We aim to develop new technologies to enhance the therapeutic potency of cell-based therapies. With support from the Marcus Center for Therapeutic Cell Characterization and Manufacturing (MC3M) we are utilizing high performance liquid chromatography-mass spectrometry (HPLC-MS/MS) to characterize the anti-inflammatory potential of mesenchymal stem cell (MSCs) based on metabolism of membrane sphingolipid (SLs). We use multi-variate analysis of lipidomic network profiles and cutting imaging analysis methods to gain mechanistic insight into the origin of observed changes in lipid biomarkers and SL signaling molecules. This analysis will lead to new technologies to predict, monitor, and adjust therapeutic cell potency during culture and expansion. We are also interested in optimizing new 3D biomaterials and bioreactors to specialize culture conditions for control of cell quality.

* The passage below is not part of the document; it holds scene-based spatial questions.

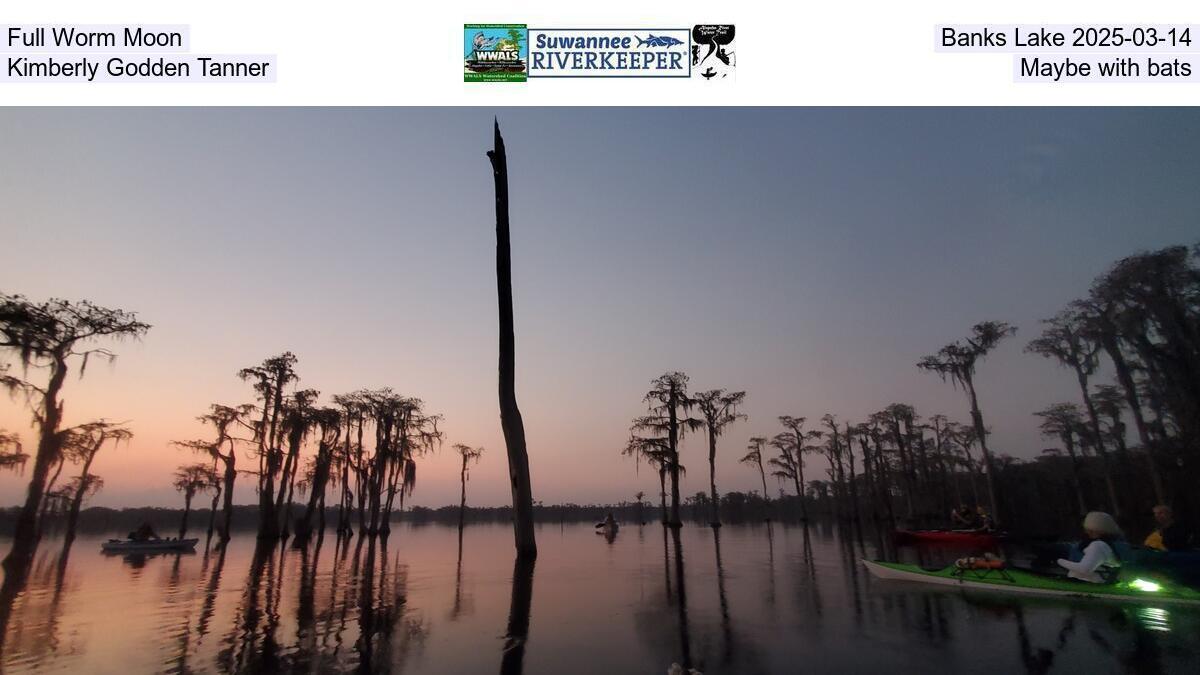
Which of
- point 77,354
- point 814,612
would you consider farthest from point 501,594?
point 77,354

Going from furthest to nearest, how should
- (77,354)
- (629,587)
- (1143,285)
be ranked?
(1143,285) → (77,354) → (629,587)

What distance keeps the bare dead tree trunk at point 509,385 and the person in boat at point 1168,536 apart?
14.1m

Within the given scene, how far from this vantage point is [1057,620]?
845cm

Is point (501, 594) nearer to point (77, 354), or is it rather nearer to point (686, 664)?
point (686, 664)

Cheryl San Emeterio, Ph.D.

Cheryl San Emeterio completed her undergraduate degree in biomedical engineering at Vanderbilt University. She joined Dr. Botchwey’s lab at Georgia Tech in 2012. Cheryl’s work focuses on engineering immunomodulatory biomaterials that harness pro-regenerative myeloid cell behavior during soft tissue injury. Cheryl’s recently published work demonstrates that blood-derived non-classical monocytes are biased progenitors of wound-healing macrophages within traumatic skin injuryCheryl expanded this knowledge into developing polymer scaffolds that release cues to enrich non-classical monocytes at sites of volumetric muscle loss, and showed that localization of pro-regenerative inflammation promotes muscle repair. In ongoing work, Cheryl is investigating the interplay of adaptive and innate immune cells within volumetric muscle defect healing by using immunomodulatory electrospun nanofiber scaffolds that tune lymphocyte and monocyte accumulation, and subsequently improve the quality of regenerated muscle tissue.